- [Brief]: Put every line of the records below into a JSON list of strings, one string per line, omitting blank lines and the pictures.

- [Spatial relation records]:
########

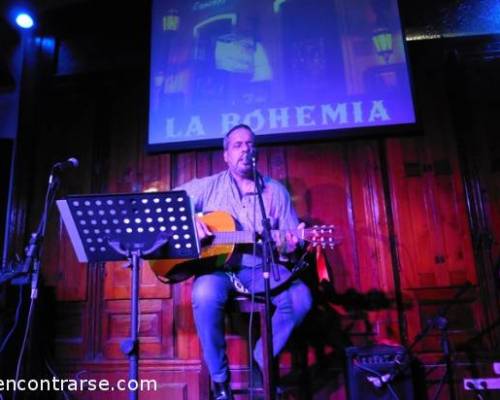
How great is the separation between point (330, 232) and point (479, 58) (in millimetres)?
2058

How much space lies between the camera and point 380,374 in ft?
7.20

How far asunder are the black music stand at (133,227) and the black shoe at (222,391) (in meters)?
0.53

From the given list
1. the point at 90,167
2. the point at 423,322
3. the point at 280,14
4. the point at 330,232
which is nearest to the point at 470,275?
the point at 423,322

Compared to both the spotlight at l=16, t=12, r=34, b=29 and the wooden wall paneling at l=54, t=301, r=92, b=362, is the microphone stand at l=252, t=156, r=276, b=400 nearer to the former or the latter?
the wooden wall paneling at l=54, t=301, r=92, b=362

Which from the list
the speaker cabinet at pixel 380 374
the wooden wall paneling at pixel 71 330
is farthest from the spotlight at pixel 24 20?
the speaker cabinet at pixel 380 374

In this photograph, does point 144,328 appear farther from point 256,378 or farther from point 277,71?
point 277,71

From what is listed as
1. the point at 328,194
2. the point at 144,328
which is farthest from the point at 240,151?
the point at 144,328

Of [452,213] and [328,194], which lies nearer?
[452,213]

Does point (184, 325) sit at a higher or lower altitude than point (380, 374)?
higher

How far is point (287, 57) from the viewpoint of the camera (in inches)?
130

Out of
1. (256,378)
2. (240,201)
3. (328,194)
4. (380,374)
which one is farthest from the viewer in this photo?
(328,194)

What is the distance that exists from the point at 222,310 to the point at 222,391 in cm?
38

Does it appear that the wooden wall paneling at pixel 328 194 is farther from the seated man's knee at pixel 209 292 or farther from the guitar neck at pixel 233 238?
the seated man's knee at pixel 209 292

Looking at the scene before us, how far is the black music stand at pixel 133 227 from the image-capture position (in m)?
1.85
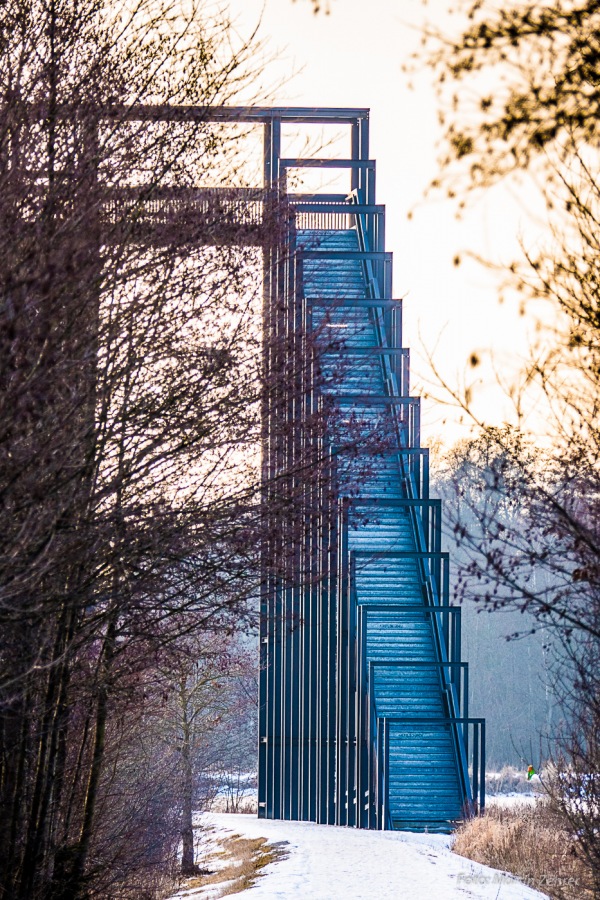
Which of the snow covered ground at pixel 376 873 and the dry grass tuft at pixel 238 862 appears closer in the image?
the snow covered ground at pixel 376 873

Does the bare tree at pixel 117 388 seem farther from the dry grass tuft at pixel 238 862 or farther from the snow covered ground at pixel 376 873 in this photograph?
the dry grass tuft at pixel 238 862

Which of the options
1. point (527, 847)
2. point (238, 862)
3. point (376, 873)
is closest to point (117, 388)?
point (376, 873)

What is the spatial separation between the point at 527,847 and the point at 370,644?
8.03m

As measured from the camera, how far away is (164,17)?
8.87m

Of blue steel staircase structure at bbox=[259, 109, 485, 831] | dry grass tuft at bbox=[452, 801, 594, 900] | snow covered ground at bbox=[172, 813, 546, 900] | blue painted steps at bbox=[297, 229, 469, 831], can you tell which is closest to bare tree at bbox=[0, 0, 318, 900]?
snow covered ground at bbox=[172, 813, 546, 900]

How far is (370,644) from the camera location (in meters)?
23.2

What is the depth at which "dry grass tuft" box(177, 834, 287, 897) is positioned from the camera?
52.3ft

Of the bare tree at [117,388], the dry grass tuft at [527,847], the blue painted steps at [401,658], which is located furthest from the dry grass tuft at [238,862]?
the bare tree at [117,388]

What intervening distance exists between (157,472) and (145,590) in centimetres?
90

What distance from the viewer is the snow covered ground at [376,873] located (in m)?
12.3

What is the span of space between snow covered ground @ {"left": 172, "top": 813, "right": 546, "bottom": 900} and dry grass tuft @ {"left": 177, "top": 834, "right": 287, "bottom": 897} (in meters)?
0.25

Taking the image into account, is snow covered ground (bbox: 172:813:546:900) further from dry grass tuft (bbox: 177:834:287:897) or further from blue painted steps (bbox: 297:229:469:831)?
blue painted steps (bbox: 297:229:469:831)

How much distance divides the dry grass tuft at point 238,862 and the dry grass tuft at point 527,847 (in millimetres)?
2601

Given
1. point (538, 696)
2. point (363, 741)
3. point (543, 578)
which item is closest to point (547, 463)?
point (363, 741)
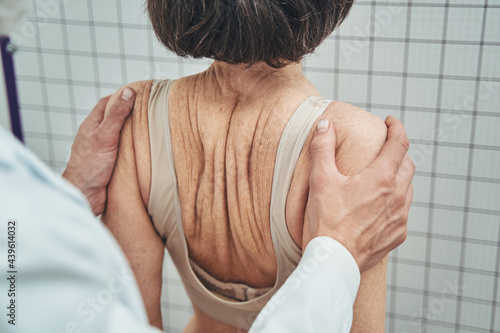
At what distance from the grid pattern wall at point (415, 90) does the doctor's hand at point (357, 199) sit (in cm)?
71

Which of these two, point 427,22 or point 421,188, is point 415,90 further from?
point 421,188

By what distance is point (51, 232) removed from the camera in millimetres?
425

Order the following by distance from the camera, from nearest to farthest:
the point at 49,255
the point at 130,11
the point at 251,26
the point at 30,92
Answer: the point at 49,255, the point at 251,26, the point at 130,11, the point at 30,92

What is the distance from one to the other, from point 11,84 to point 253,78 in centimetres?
138

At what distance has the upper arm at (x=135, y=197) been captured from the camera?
3.21 feet

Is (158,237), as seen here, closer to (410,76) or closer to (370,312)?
(370,312)

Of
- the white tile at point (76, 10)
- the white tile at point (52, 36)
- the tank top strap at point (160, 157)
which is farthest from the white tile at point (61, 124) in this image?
the tank top strap at point (160, 157)

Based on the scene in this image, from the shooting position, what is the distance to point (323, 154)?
31.0 inches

########

- [Answer to the problem]:
[
  "How great is the separation between point (330, 232) and point (479, 58) (in millimetres)?",
  "2058",
  "How much space lies between the camera and point 380,374 in ft?",
  "7.20",
  "How far asunder are the black music stand at (133,227) and the black shoe at (222,391) (in meters)?",
  "0.53",
  "From the given list",
  "1. the point at 90,167",
  "2. the point at 423,322",
  "3. the point at 280,14",
  "4. the point at 330,232",
  "which is nearest to the point at 470,275?",
  "the point at 423,322",
  "Compared to both the spotlight at l=16, t=12, r=34, b=29 and the wooden wall paneling at l=54, t=301, r=92, b=362, is the microphone stand at l=252, t=156, r=276, b=400 nearer to the former or the latter?",
  "the wooden wall paneling at l=54, t=301, r=92, b=362",
  "Which from the list",
  "the speaker cabinet at pixel 380 374",
  "the wooden wall paneling at pixel 71 330",
  "is farthest from the spotlight at pixel 24 20?",
  "the speaker cabinet at pixel 380 374",
  "In this photograph, does point 144,328 appear farther from point 256,378 or farther from point 277,71?",
  "point 277,71",
  "From what is listed as",
  "1. the point at 328,194",
  "2. the point at 144,328",
  "which is farthest from the point at 240,151?",
  "the point at 144,328",
  "Of [452,213] and [328,194], which lies nearer?",
  "[452,213]",
  "Does point (184, 325) sit at a higher or lower altitude than point (380, 374)?",
  "higher",
  "How far is point (287, 57) from the viewpoint of the camera (in inches)?",
  "130",
  "Out of",
  "1. (256,378)",
  "2. (240,201)",
  "3. (328,194)",
  "4. (380,374)",
  "which one is farthest from the viewer in this photo?",
  "(328,194)",
  "What is the distance that exists from the point at 222,310 to the point at 222,391 in cm?",
  "38",
  "Does it appear that the wooden wall paneling at pixel 328 194 is farther from the seated man's knee at pixel 209 292 or farther from the guitar neck at pixel 233 238?",
  "the seated man's knee at pixel 209 292",
  "Looking at the scene before us, how far is the black music stand at pixel 133 227 from the image-capture position (in m)?",
  "1.85",
  "Which of the snow covered ground at pixel 376 873 and the dry grass tuft at pixel 238 862 appears closer in the image?",
  "the snow covered ground at pixel 376 873",
  "Does the bare tree at pixel 117 388 seem farther from the dry grass tuft at pixel 238 862 or farther from the snow covered ground at pixel 376 873 in this photograph?",
  "the dry grass tuft at pixel 238 862",
  "Which of the options",
  "1. point (527, 847)",
  "2. point (238, 862)",
  "3. point (376, 873)",
  "is closest to point (117, 388)?",
  "point (376, 873)",
  "What is the spatial separation between the point at 527,847 and the point at 370,644?",
  "8.03m",
  "As measured from the camera, how far away is (164,17)?",
  "8.87m",
  "Of blue steel staircase structure at bbox=[259, 109, 485, 831] | dry grass tuft at bbox=[452, 801, 594, 900] | snow covered ground at bbox=[172, 813, 546, 900] | blue painted steps at bbox=[297, 229, 469, 831], can you tell which is closest to bare tree at bbox=[0, 0, 318, 900]?",
  "snow covered ground at bbox=[172, 813, 546, 900]",
  "How far is (370,644) from the camera location (in meters)?",
  "23.2",
  "What is the depth at which \"dry grass tuft\" box(177, 834, 287, 897) is positioned from the camera?",
  "52.3ft",
  "Of the bare tree at [117,388], the dry grass tuft at [527,847], the blue painted steps at [401,658], which is located furthest from the dry grass tuft at [238,862]?",
  "the bare tree at [117,388]",
  "What intervening distance exists between (157,472) and (145,590) in centimetres?",
  "90",
  "What distance from the viewer is the snow covered ground at [376,873] located (in m)?",
  "12.3",
  "What is the span of space between snow covered ground @ {\"left\": 172, \"top\": 813, \"right\": 546, \"bottom\": 900} and dry grass tuft @ {\"left\": 177, \"top\": 834, \"right\": 287, \"bottom\": 897} (in meters)?",
  "0.25",
  "Taking the image into account, is snow covered ground (bbox: 172:813:546:900) further from dry grass tuft (bbox: 177:834:287:897) or further from blue painted steps (bbox: 297:229:469:831)?",
  "blue painted steps (bbox: 297:229:469:831)",
  "How much distance divides the dry grass tuft at point 238,862 and the dry grass tuft at point 527,847 (in millimetres)?",
  "2601",
  "Given",
  "1. point (538, 696)",
  "2. point (363, 741)",
  "3. point (543, 578)",
  "which item is closest to point (547, 463)?",
  "point (363, 741)",
  "At what distance from the grid pattern wall at point (415, 90) does the doctor's hand at point (357, 199) sit (in cm)?",
  "71",
  "Which of these two, point 427,22 or point 421,188, is point 415,90 further from?",
  "point 421,188",
  "By what distance is point (51, 232) removed from the camera in millimetres?",
  "425",
  "Order the following by distance from the camera, from nearest to farthest:",
  "the point at 49,255",
  "the point at 130,11",
  "the point at 251,26",
  "the point at 30,92",
  "Answer: the point at 49,255, the point at 251,26, the point at 130,11, the point at 30,92",
  "What is the distance from one to the other, from point 11,84 to point 253,78 in centimetres?",
  "138",
  "At what distance has the upper arm at (x=135, y=197) been captured from the camera?",
  "3.21 feet",
  "Is (158,237), as seen here, closer to (410,76) or closer to (370,312)?",
  "(370,312)",
  "Of",
  "- the white tile at point (76, 10)",
  "- the white tile at point (52, 36)",
  "- the tank top strap at point (160, 157)",
  "which is farthest from the white tile at point (61, 124) in this image?",
  "the tank top strap at point (160, 157)",
  "Based on the scene in this image, from the shooting position, what is the distance to point (323, 154)?",
  "31.0 inches"
]